Hannah Sabbagh Shakir
|Birth||1895, Lebanon, Lebanon|
|Death||22 April 1990 (aged 95 years)|
Hannah Sabbagh Shakir (1895-1990) was a Lebanese-American businesswoman who co-founded the Lebanese-Syrian Ladies' Aid Society of Boston and served as its first president. The Society's fundraising events made it a center of social life for Boston's Arabic-speaking community for many years. Shakir was also an entrepreneur who went from working in a factory to owning a successful clothing factory. She is remembered on the Boston Women's Heritage Trail.
She was born in 1895 in a small village in the mountains of Lebanon. In 1907, she migrated with her family to the United States. At the age of fourteen she began working in the textile mills of Fall River, Massachusetts. She said in an interview later, "We made gingham. I learned to operate the looms, six big looms, just like a man. I did it very well." As a young woman she worked as a stitcher in a Boston textile factory.
Lebanese-Syrian Ladies' Aid Society
On November 13, 1917, Hannah Sabbagh Shakir and 26 other immigrant women from St. George's Orthodox Church formed a group called the Society for the Relief of Syria and Lebanon. The original aim was to provide aid to people in their homeland who were suffering from hunger, terror, and disease in the wake of World War I. The women went door-to-door recruiting members, and within a week their ranks had grown to more than 250. Members were mostly from Mount Lebanon, Beirut, and Damascus, and included Maronites and Melkites as well as Orthodox Christians. As more and more refugees arrived in the United States, the women decided to focus on helping needy Syrian and Lebanese people in the Boston area, and in July 1918 they renamed the group the Syrian Ladies' Aid Society of Boston. (At the time, Arabic-speaking immigrants were usually referred to as Syrians, since most of them came from the Ottoman Province of Syria, which included what is now Lebanon, most of Jordan, Palestine/Israel, and Syria.)
To raise funds, the women put collection boxes in local stores, sold and raffled off their own handmade lace and embroidery, and organized dances, rummage sales, plays, picnics, and other activities. With the proceeds, they supplied poor families with milk, coal, and other aid, such as a pair of eyeglasses for a young girl. They held their first meetings in rooms provided by St. George's Church. By May 1920 they were able to rent their own flat.
In addition to fundraising, the women visited the sick in hospitals, marched in parades, and hosted prominent speakers such as Abraham Mitrie Rihbany and Kahlil Gibran. Men who paid dues were also admitted as honorary members, and helped out in various ways. By the mid-1920s the club had 400 members and was headquartered at 101 Tyler Street—next door to Denison House, the neighborhood settlement house. In 1929, the Society bought a house at 44 West Newton Street. Following the stock market crash of 1929, the Society served as an informal employment agency and provided financial aid to the families of the unemployed.
In 1962 the club was renamed the Lebanese-Syrian Ladies' Aid Society. Membership began to decline in the 1960s. As of 2017 it still existed as a nonprofit organization based in Westwood, Massachusetts.
The records of the Society from 1917-2005 are on file at the Schlesinger Library, Radcliffe Institute for Advanced Study, Harvard University. Other records are included in the Evelyn Shakir Collection at the Arab American National Museum Archives.

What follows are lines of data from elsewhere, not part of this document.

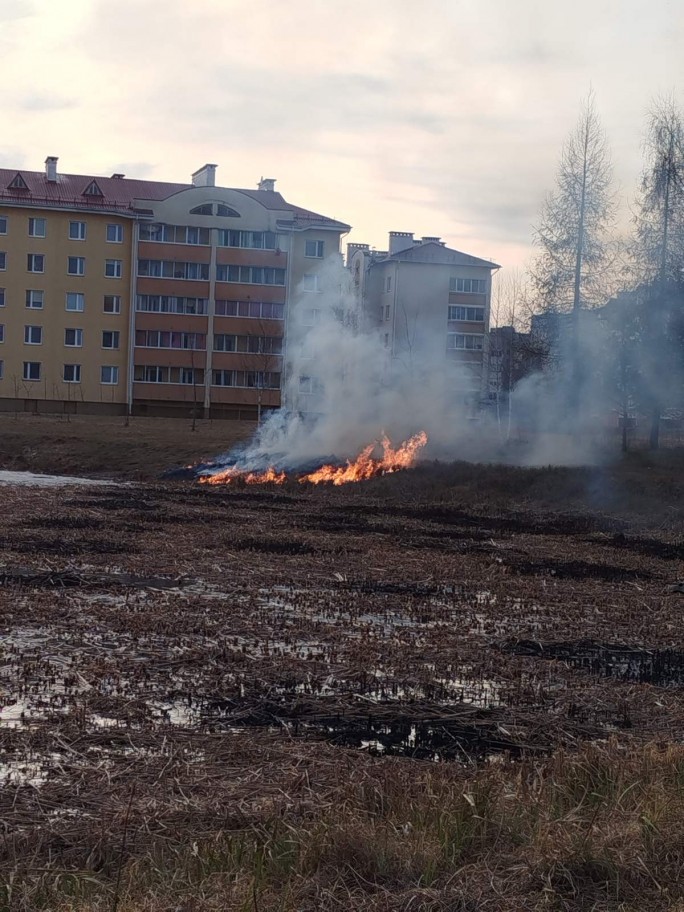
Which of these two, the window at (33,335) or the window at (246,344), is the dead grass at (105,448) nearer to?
the window at (33,335)

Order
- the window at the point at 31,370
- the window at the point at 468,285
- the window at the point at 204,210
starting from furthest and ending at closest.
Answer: the window at the point at 468,285, the window at the point at 204,210, the window at the point at 31,370

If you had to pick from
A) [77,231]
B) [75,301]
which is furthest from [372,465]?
[77,231]

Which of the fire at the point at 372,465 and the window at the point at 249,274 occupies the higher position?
the window at the point at 249,274

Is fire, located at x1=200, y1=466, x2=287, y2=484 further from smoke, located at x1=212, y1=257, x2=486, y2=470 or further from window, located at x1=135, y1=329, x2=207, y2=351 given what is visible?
window, located at x1=135, y1=329, x2=207, y2=351

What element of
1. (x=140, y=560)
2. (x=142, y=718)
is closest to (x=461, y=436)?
(x=140, y=560)

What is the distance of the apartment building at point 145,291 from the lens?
75.2 meters

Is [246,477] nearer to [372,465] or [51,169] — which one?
[372,465]

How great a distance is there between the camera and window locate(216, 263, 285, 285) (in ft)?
255

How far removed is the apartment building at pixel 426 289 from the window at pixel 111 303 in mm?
15900

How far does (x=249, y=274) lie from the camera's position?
7806 cm

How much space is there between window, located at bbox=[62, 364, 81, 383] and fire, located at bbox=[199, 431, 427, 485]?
130ft

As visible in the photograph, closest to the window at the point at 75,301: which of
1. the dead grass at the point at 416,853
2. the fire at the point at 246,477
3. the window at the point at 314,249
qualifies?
the window at the point at 314,249

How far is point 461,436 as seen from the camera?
39.7 meters

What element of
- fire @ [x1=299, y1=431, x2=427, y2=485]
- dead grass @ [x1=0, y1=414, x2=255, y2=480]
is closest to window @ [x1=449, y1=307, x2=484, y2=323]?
dead grass @ [x1=0, y1=414, x2=255, y2=480]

In the 1920s, Hannah and her brother Naseeb started a small apron factory in East Boston, where they were living at the time. After some initial success they made the mistake of moving to downtown Boston, where the high rent drove them out of business. For the next twenty years she worked for other people. In 1944 she opened her own textile factory, Parkway Manufacturing in West Roxbury, Boston, which employed fifteen people and manufactured women's clothing for thirty years.
She retired at the age of 71 and died on April 22, 1990.
Shakir's daughter, Evelyn Shakir, was a pioneer in the field of Arab American literature. Evelyn Shakir included her mother's history with those of other Arab-American women in her scholarly work, Bint Arab: Arab and Arab American women in the United States.